- Written instruction a -
List each line of the records below that contains the word "instances".

— Begin Passage provided —

Writesly does the reverse of what sly does. When writesly is run on a header, it grabs all the notes data from disk and appends them to the header. Writesly has no way of distinguishing comment from content, so everything goes into the new file, and writesly prepends new empty comment fields to the data fields it appends to the header. Otherwise, the new sly file would have the wrong number of fields and the data would be scrambled. Writesly writes the notes data in the same format as the header to which they are appended. Here is what writesly would give you if it were run on the header ``example.sly'', now ``example5.sly'':

    !! example5.sly
    dummy.ly !! soprano.ly !! alto.ly
    tenor.ly !! bass.ly
    !!!! %measure 1 !! %measure 1 !! %measure 1
    %measure 1 !! %measure 1
    !! 1 !! soprano notes !! alto notes
    tenor notes !! bass notes
    !! %measure 2 !! %measure 2 !! %measure 2
    %measure 2 !! %measure 2 
    !! 2 !!  soprano notes !! alto notes
    tenor notes !! bass notes

``example5.sly'' has no more usable data than any of the previous examples. Of course you could remove all the lines in all the files which had “%measure” in them:

    $ sed -i '/%measure/d' file

It is best to use a dummy file instead of the comment field to track measure numbers, unless you have content destined for every part in your score or until you are done and you are pasting everything into a lilypond source file to put it in storage, to send it to someone else, or to finish editing the source file without using sly. “lyinclude” can write included files into your LilyPond source in short order if you wish to do any of those things.

Creating an Empty Sly File

Save typing by using writesly to create your sly file. Writesly doesn't stop writing when a part file has a white line, it stops when all the parts have white lines. By creating a dummy file and numbering its lines...

— End Passage provided —
— Begin Material for this task —

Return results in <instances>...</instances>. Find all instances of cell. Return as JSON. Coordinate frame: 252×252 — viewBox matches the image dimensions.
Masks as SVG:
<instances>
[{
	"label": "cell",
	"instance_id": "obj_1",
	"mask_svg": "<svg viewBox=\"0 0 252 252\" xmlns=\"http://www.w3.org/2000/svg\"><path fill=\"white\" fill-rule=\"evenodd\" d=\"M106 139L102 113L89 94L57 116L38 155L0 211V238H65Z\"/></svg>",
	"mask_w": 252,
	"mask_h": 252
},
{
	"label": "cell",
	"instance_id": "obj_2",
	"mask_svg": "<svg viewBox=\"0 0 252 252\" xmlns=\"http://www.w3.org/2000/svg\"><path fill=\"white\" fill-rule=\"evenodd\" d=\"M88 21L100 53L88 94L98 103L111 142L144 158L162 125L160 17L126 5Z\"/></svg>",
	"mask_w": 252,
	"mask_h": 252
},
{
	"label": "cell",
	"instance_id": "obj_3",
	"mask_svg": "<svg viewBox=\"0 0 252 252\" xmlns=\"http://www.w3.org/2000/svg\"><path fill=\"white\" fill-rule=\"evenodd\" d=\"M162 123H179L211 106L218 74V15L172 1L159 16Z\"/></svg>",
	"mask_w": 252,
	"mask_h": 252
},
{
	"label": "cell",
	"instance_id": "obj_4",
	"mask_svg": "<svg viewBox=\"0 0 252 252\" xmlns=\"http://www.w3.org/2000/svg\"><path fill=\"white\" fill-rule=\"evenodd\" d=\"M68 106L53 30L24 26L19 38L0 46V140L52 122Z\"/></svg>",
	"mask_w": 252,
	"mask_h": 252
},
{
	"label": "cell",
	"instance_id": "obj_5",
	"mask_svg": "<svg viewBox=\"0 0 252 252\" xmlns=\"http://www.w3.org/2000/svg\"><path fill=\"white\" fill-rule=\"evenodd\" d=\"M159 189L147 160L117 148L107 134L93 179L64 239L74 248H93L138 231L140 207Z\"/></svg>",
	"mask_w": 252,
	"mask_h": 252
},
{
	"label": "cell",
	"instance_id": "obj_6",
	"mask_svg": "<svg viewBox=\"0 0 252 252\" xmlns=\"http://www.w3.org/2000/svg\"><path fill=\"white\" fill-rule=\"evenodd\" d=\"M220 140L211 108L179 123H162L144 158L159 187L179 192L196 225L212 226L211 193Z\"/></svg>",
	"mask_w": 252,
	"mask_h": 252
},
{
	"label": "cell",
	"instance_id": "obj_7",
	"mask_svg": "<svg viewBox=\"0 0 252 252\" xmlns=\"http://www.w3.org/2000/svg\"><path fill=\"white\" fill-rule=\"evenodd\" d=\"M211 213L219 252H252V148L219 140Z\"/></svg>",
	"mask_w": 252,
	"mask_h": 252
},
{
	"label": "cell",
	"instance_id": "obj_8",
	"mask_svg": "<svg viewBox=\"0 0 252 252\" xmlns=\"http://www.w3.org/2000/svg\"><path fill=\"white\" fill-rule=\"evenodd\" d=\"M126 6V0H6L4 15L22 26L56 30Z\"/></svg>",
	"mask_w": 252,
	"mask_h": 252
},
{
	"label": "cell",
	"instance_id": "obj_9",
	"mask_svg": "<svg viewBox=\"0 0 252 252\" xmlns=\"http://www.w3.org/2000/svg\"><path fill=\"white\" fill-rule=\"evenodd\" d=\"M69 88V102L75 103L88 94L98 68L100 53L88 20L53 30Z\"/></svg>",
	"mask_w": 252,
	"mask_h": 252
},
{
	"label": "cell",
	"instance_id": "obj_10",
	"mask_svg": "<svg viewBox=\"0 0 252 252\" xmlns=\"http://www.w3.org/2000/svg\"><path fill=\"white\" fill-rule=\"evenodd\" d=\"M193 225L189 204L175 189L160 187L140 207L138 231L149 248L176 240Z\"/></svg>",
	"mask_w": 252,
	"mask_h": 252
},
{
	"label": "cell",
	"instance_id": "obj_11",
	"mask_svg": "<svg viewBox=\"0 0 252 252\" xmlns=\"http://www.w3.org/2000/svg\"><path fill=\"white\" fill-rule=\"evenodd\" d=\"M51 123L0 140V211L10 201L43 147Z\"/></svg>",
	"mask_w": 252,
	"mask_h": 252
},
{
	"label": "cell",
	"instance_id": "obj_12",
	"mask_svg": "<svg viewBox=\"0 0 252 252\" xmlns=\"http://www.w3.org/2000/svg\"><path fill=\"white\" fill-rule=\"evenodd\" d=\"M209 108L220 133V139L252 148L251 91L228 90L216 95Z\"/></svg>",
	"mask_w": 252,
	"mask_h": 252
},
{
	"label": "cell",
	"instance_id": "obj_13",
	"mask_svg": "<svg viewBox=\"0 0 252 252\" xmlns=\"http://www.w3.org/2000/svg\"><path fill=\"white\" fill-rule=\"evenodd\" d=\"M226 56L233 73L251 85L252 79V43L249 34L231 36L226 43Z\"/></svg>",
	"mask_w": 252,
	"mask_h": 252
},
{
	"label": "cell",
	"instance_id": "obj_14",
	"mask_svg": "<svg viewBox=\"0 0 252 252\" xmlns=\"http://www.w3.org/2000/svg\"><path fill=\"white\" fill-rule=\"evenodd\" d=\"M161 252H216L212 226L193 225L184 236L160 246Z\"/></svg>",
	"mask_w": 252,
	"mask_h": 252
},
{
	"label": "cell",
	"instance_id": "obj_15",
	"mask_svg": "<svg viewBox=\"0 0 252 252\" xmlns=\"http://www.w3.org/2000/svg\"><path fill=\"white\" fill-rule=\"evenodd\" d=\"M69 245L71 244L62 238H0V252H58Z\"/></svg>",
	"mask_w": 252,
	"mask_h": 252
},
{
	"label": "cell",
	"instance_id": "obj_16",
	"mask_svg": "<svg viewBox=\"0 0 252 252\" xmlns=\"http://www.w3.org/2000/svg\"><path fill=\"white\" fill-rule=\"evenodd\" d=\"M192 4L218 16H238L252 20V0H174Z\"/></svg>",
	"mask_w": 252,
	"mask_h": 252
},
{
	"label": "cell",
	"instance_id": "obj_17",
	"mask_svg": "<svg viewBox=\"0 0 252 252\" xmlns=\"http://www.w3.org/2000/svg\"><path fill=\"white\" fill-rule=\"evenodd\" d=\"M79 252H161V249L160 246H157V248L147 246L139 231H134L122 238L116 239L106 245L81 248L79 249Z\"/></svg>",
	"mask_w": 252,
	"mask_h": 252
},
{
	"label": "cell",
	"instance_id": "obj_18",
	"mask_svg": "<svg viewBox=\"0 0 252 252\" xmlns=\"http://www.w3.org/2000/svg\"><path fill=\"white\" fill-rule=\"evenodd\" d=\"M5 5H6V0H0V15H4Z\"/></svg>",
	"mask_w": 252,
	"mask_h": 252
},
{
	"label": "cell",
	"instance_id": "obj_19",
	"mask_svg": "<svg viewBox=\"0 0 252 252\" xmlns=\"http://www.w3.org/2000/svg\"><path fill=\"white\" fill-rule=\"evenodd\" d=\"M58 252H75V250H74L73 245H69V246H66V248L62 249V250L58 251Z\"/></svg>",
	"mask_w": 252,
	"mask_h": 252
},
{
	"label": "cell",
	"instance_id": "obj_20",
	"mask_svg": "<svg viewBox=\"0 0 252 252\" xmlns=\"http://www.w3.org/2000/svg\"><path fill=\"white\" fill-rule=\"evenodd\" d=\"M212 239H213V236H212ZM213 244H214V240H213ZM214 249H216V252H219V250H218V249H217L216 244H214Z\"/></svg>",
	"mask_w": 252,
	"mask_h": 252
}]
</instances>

— End Material for this task —

- Written instruction b -
Please reproduce the writesly passage above, everything from "Creating an Empty" down to "numbering its lines...".

- Full answer a -
Return results in <instances>...</instances>. Find all instances of cell. Return as JSON. Coordinate frame: 252×252 — viewBox matches the image dimensions.
<instances>
</instances>

- Full answer b -
Creating an Empty Sly File

Save typing by using writesly to create your sly file. Writesly doesn't stop writing when a part file has a white line, it stops when all the parts have white lines. By creating a dummy file and numbering its lines...